++++ DOCUMENT TEXT ++++

A group of 145 special needs children from orphanages and homes in the Chernobyl-affected regions of Belarus, flew into Shannon Airport

Kilkenny families have once again opened their homes and their hearts to victims of the Chernobyl nuclear disaster, last week welcoming the latest group of children from Belarus for their month-long Rest and Recuperation holiday.

The children are part of a group of 140, all of them with serious illnesses and disabilities, who brought to Ireland by Adi Roche’s Chernobyl Children International (CCI). They arrived into Shannon Airport on Wednesday, where they met their host families who come from ten counties across the country.

The Kilkenny Outreach Group, under the leadership award-winning volunteer, Jim Kavanagh, was on hand to welcome the largest group of children and young adults to Ireland for this programme.

++++ DATA SECTION ++++

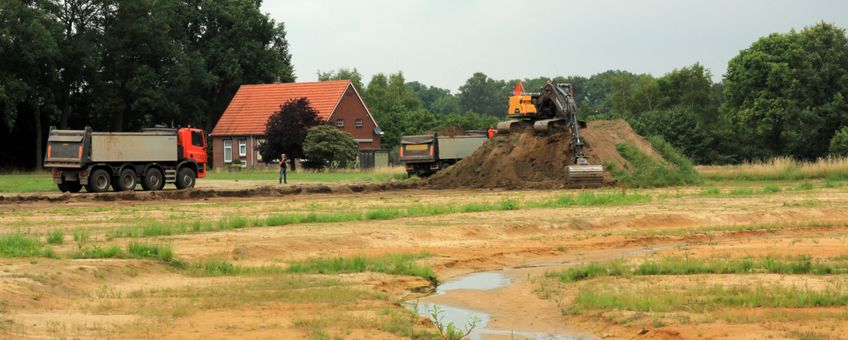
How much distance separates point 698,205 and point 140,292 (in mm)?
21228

++++
++++ DATA SECTION ++++

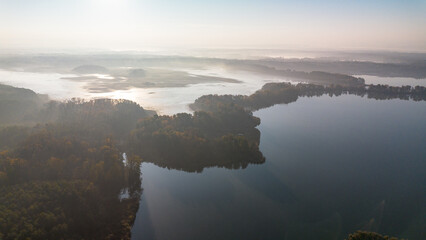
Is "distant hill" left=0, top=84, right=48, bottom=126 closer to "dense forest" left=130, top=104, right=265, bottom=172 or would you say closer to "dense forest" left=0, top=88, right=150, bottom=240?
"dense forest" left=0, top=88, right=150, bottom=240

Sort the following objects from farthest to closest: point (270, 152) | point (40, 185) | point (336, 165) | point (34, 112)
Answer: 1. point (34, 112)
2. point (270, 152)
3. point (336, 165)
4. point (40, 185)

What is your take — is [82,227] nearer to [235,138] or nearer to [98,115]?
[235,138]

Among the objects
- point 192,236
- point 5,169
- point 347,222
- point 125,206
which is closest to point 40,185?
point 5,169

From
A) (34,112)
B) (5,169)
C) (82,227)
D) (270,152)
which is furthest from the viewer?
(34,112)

++++

**TRY IT**
Retype the full article on the Belarusian children's visit to Kilkenny host families, word for word.

**PROBLEM SOLUTION**
A group of 145 special needs children from orphanages and homes in the Chernobyl-affected regions of Belarus, flew into Shannon Airport

Kilkenny families have once again opened their homes and their hearts to victims of the Chernobyl nuclear disaster, last week welcoming the latest group of children from Belarus for their month-long Rest and Recuperation holiday.

The children are part of a group of 140, all of them with serious illnesses and disabilities, who brought to Ireland by Adi Roche’s Chernobyl Children International (CCI). They arrived into Shannon Airport on Wednesday, where they met their host families who come from ten counties across the country.

The Kilkenny Outreach Group, under the leadership award-winning volunteer, Jim Kavanagh, was on hand to welcome the largest group of children and young adults to Ireland for this programme.